25 year old Matthew Nagle, former football star became involved in a melee at the beach and he was stabbed. Doctors said that Nagle would most likely die. Luckily he survived and volunteered for an experimental trial to see if a human can effectively manipulate a computer cursor using a brain-computer interface. Surgically implanted beneath Nagle’s skull, is an array of electrodes. On a chip contiguous to the part of his brain that controls motor activity. The chip has 100 tiny hairs thin to pick up the electrical signals transmitted by the brain, each electrode picking up signals from a few nearby neurons. A square gray plug is screwed onto a pedestal, which is connected by wires to a nearby computer. When Nagle’s neurons fire the impulses are decoded by special software that can interpret the electrical pop of sets neurons, in other wise reading his mind. This software is used to decipher a few simple commands spoken in the electrical language. Nagle can sit in front of a prosthetic hand hooked up to a computer and it will open and closed to the thoughts of Nagle opening and closing his own hand. Nagle is the first human to control a prosthetic limb with his mind.
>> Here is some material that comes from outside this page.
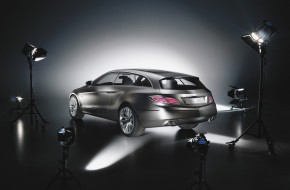 Mercedes-Benz ConceptFASCINATION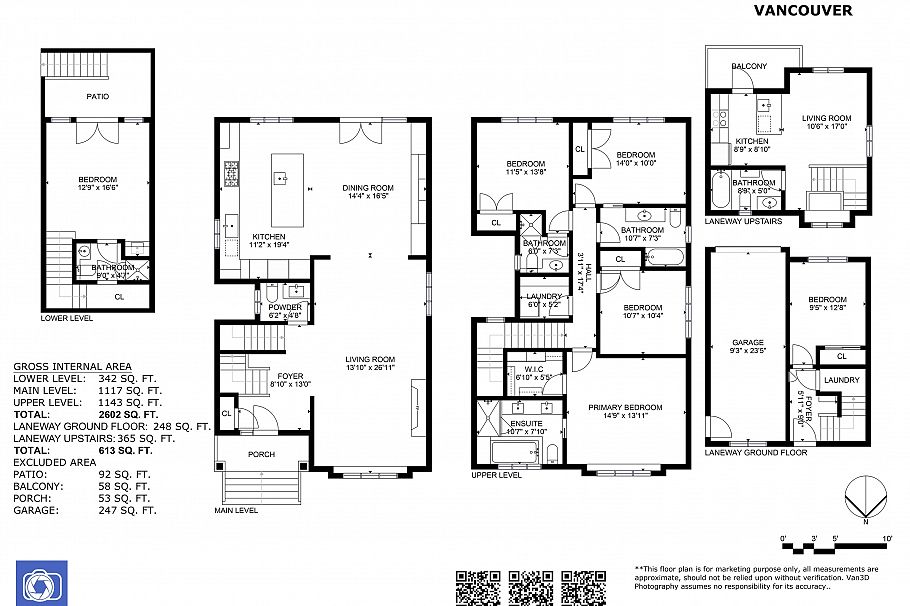 4698 W 11th Avenue Vancouver, BC - 40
Scientist at a rehabilitation institute in Chicago describes a procedure to surgically implant nerves from the shoulder to the upper chest muscles of a woman who has lost her arm. The rerouted nerves then grew into the muscle which strengthens the messages sent to the muscle in the arm and hands; which are now read by the sensors of a prosthetic limb. The patient has developed a surprising degree of sensory perception, scientist say that will be the key in the next generation of prosthetics. Most artificial arms are controlled by remaining muscles in the arm but the devices can be frustrating and slow. The user must consciously contract the muscles for any movement at all, and only one movement can be performed at a time. Scientist have transplanted to the upper chest both motor and sensory nerves that would have traveled from the shoulder to the muscles in the arm and the hand in the months after the surgery the transplanted nerves grew into the chest muscle triggering twitches in the shoulder muscle when the patient thought about moving her arm or elbow. Within a few days afterwards the patient was able to use her new arm four times as fast on movement test as she would have been with traditional prosthetics. She said that the device was much easier to use, she could now move the elbow hand and wrist at the same time. We have come a long way in the engineering and mechanizing prosthetics over the last few centuries, but we still have a lot of room to improve on.